Perhaps it's just that time of year and that's why they've been so readily available, but during these past few days I've read some very good articles on planning and organizing for goals...and slowly a strategy is forming in my mind.  One of my friends has her goal-strategy down pat; she plans from the end result backward.  Using a spreadsheet, she can name the end goal, then work backwards to fill in the parts and pieces that need to happen in order for her to get to that goal.  Great idea- scares me to death.  But yet I can feel the "floaty-ness" starting already, just 6 days out from my epiphany on New Year's Eve.  The resolve already has a crack in the very outmost edge, and if I'm not careful, it'll make inroads faster than a run in my stocking on a Sunday morning in church. 

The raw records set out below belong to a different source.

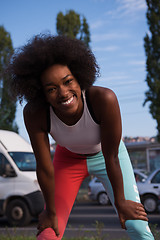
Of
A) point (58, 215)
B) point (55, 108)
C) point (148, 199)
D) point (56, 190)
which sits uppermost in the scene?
point (55, 108)

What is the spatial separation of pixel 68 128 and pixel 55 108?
0.18m

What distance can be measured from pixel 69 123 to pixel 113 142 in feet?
1.19

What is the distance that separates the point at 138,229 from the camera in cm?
259

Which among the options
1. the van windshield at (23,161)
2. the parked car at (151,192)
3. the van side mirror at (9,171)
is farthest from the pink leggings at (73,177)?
the parked car at (151,192)

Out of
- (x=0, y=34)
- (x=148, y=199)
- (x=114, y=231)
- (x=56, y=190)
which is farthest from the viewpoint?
(x=0, y=34)

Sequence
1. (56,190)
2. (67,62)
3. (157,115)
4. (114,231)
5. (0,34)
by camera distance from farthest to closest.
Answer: (0,34)
(157,115)
(114,231)
(56,190)
(67,62)

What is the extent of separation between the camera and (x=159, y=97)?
17562mm

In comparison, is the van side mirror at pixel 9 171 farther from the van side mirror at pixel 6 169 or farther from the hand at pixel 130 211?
the hand at pixel 130 211

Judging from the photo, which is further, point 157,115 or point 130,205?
point 157,115

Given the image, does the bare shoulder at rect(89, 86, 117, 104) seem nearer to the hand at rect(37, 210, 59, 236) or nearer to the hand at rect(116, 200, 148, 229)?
the hand at rect(116, 200, 148, 229)

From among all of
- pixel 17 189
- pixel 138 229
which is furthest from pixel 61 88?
pixel 17 189

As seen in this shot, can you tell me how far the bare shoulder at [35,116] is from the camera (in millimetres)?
2695

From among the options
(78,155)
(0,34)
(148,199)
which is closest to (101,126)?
(78,155)

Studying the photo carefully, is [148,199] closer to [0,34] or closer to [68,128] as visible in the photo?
[68,128]
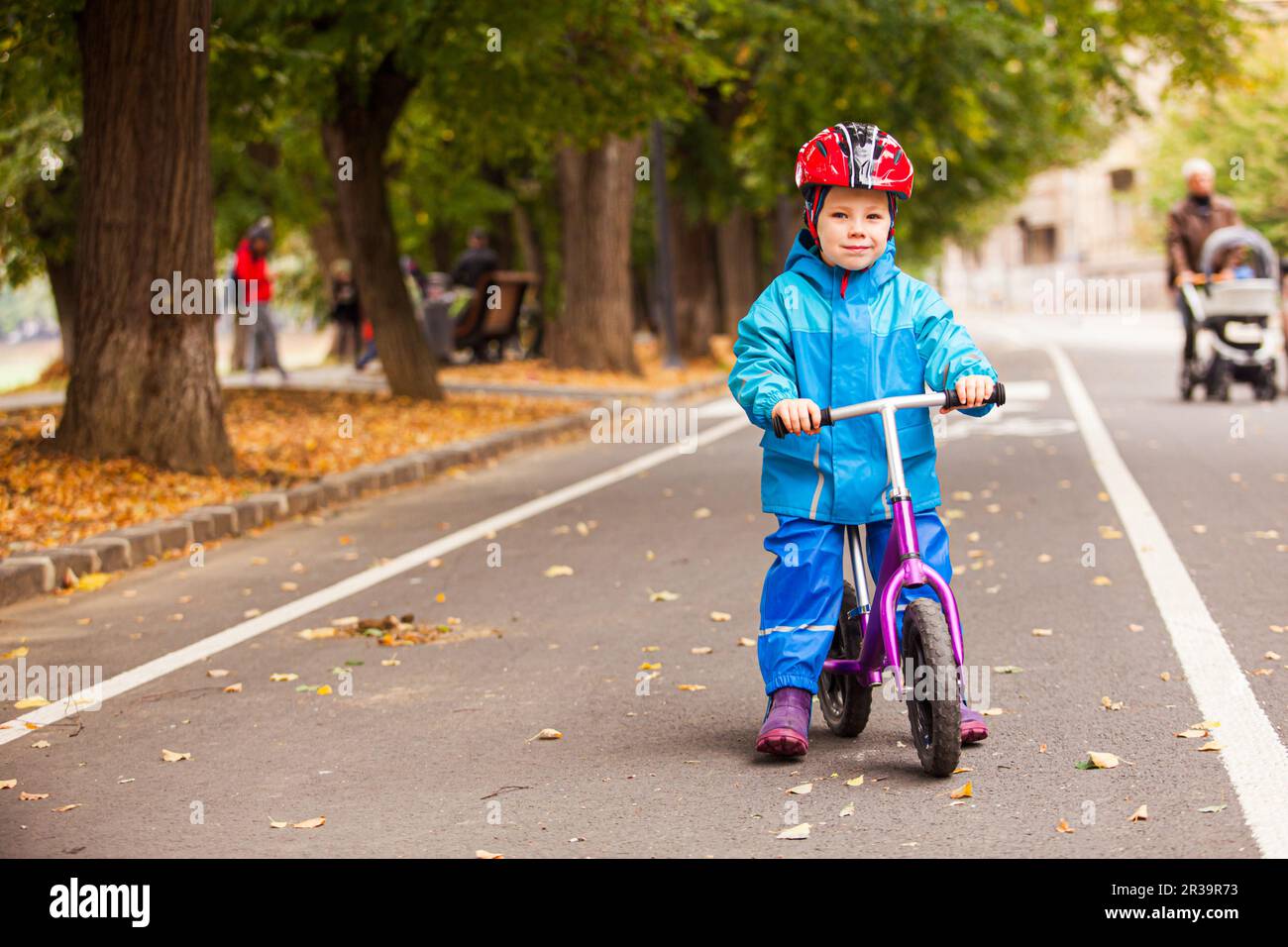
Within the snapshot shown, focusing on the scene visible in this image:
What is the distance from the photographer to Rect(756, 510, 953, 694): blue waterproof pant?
17.3ft

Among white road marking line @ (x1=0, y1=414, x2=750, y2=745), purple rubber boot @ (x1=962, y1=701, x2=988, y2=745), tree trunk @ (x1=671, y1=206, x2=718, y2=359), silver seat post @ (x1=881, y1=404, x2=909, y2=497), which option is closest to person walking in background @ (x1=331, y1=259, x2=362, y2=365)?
tree trunk @ (x1=671, y1=206, x2=718, y2=359)

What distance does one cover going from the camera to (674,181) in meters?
30.5

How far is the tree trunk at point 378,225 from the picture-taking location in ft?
60.3

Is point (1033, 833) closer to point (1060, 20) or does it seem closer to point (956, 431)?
A: point (956, 431)

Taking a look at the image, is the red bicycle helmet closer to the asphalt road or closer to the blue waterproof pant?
the blue waterproof pant

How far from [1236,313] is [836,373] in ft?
40.3

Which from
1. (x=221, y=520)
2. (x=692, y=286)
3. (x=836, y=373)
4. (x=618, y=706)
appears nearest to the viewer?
(x=836, y=373)

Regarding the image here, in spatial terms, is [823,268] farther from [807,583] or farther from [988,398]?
[807,583]

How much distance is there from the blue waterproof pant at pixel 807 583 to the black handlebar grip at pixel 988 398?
18.5 inches

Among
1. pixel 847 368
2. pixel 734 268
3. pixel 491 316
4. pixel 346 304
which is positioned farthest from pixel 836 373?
pixel 734 268

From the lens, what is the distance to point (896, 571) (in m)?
5.15

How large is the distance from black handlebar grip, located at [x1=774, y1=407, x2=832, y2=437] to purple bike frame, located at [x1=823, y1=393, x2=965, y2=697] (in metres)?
0.02

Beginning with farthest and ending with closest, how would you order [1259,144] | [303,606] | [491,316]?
[1259,144], [491,316], [303,606]

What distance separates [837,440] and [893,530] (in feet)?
0.97
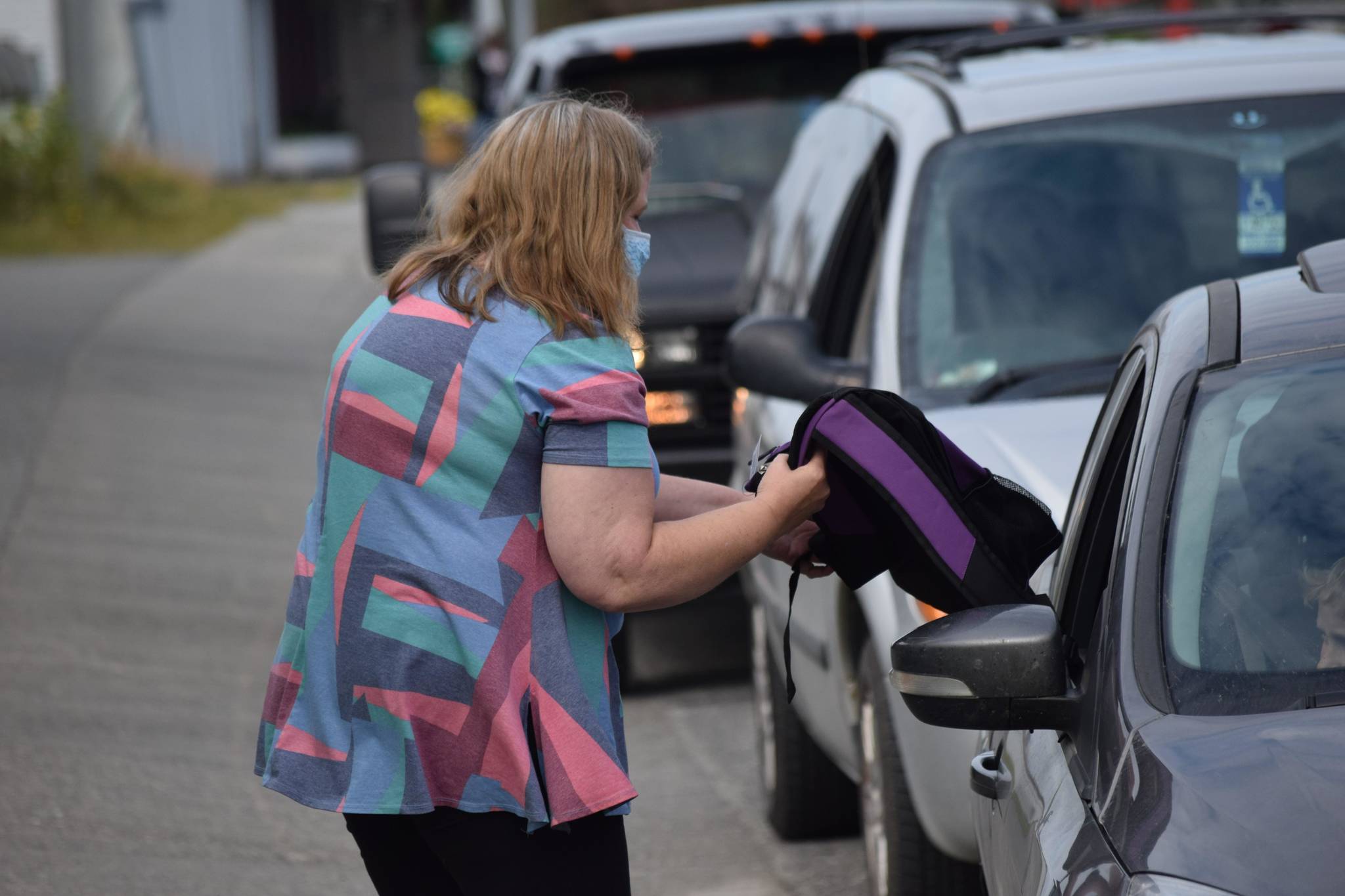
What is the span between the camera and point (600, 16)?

    The weight loss goal shouldn't be too difficult to plan for - it's just keeping my head in the game and paying attention every single moment of every single day to every single morsel that enters my mouth. That shouldn't be hard to remember.  My next biggest hurdle is the online classes I'd like to take.  Usually after working all day, the last thing I feel like doing in the evening is sitting down to concentrate on something with my undivided attention, but as I've discussed with myself in the not too distant past, if I don't invest something, I will get nothing.  Aim low and I'm sure to hit my mark every time.   So the way I see it is this- my daughter returns to college in two weeks, and once she's gone I can stake my claim to her room and set up evening school in there.  That takes the pressure off of trying to find the time to do it now with three kids still home and me just getting back into the swing of being back to work and juggling everything else. And I can know that come January 18th, I have a quiet space I can call my own (til she comes home for the weekend...) 

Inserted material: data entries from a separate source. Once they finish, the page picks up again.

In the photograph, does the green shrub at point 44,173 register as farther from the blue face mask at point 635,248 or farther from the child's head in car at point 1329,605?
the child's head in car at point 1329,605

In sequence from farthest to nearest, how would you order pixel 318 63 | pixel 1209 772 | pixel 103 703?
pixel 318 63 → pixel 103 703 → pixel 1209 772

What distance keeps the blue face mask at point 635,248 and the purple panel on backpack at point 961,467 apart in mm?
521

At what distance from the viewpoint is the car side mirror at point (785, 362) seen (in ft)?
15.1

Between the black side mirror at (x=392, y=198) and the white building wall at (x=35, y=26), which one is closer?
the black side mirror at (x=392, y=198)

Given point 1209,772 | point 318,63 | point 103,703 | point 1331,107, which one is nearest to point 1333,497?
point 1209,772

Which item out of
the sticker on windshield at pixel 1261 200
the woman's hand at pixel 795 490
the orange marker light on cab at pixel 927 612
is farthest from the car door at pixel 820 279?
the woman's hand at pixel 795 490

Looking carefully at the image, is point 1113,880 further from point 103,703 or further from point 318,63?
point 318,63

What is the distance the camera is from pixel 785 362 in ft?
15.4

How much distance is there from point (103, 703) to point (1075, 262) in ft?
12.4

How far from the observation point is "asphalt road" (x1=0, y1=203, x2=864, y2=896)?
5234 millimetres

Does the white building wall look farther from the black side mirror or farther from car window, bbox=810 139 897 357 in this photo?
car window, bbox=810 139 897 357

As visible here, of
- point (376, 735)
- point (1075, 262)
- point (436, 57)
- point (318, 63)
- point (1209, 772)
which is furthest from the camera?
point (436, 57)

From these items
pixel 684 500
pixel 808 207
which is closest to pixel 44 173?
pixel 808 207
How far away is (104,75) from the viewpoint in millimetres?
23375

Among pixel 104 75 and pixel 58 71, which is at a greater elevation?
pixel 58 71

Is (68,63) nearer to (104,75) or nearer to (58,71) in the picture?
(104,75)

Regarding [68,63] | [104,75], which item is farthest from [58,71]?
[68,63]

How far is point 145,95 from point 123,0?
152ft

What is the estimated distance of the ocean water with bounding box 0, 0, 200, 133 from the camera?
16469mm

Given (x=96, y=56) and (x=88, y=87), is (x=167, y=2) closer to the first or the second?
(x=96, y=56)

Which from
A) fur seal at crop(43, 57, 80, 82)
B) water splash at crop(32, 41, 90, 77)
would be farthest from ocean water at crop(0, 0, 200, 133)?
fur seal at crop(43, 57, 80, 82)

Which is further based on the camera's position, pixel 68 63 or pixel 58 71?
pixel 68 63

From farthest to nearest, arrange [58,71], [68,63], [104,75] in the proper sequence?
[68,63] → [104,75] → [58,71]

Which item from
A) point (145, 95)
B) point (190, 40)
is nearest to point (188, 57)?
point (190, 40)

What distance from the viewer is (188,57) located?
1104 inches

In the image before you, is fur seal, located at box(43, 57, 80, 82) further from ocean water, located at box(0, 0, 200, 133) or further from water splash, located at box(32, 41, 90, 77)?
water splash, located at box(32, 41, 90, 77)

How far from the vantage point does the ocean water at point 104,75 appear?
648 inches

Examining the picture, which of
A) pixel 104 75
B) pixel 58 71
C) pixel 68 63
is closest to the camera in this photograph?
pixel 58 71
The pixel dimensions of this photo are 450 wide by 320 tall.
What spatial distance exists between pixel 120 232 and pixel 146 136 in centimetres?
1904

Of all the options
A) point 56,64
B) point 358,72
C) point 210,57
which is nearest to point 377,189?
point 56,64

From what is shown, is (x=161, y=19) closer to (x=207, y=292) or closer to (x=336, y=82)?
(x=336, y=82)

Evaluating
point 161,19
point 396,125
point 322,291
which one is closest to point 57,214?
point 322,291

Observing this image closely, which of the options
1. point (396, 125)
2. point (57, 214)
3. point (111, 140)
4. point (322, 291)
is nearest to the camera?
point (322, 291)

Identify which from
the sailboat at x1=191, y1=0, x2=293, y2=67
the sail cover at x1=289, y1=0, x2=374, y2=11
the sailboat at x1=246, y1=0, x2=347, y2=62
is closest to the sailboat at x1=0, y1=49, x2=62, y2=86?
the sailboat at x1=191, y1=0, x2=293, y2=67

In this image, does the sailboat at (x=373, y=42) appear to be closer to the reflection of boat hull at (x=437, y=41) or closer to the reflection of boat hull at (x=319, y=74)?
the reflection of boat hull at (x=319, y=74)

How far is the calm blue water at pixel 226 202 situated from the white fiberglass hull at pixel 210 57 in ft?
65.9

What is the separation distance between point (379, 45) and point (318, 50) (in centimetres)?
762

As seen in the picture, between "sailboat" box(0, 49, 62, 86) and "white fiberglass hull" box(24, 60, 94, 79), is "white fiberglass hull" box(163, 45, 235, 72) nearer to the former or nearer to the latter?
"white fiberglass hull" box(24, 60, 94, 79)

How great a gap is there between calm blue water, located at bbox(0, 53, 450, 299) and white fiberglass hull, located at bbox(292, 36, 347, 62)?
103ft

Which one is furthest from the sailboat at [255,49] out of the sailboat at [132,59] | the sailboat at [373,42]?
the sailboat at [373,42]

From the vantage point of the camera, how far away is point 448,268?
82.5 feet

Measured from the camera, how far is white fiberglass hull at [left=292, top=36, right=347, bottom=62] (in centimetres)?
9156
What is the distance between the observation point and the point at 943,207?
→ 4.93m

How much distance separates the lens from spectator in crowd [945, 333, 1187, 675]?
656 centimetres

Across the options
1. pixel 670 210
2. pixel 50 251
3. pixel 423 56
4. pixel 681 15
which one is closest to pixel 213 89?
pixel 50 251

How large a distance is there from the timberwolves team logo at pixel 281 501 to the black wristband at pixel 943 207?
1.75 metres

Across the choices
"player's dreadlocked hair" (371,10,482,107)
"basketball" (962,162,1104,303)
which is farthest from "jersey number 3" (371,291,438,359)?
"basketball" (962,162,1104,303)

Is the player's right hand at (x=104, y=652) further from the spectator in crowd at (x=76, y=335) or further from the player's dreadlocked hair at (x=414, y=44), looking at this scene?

The writing non-goal is still floating around in my head.  How do I approach that this year?  Do I make goals for my writing, or do I just let it happen as it may?  (see above for "aim low" comment...)   I found a great blog post today about specifically making and carrying out writing goals.  You can find it at http://wannabepublished.blogspot.com/2009/12/writing-craft-set-meet-goals.html .
I am thinking that rather than having no writing goals at all or going to the other extreme of naming my goal as "I'll write 3 picture book manuscripts this year",  I'll take the post's idea of a daily/weekly word count goal and approach it that way. The manuscripts can be my secondary goal - what naturally flows out of the more general writing. But I realize that leaving it "out there" and ambiguous, I'll have no way to measure if I've really accomplished anything or not towards my craft.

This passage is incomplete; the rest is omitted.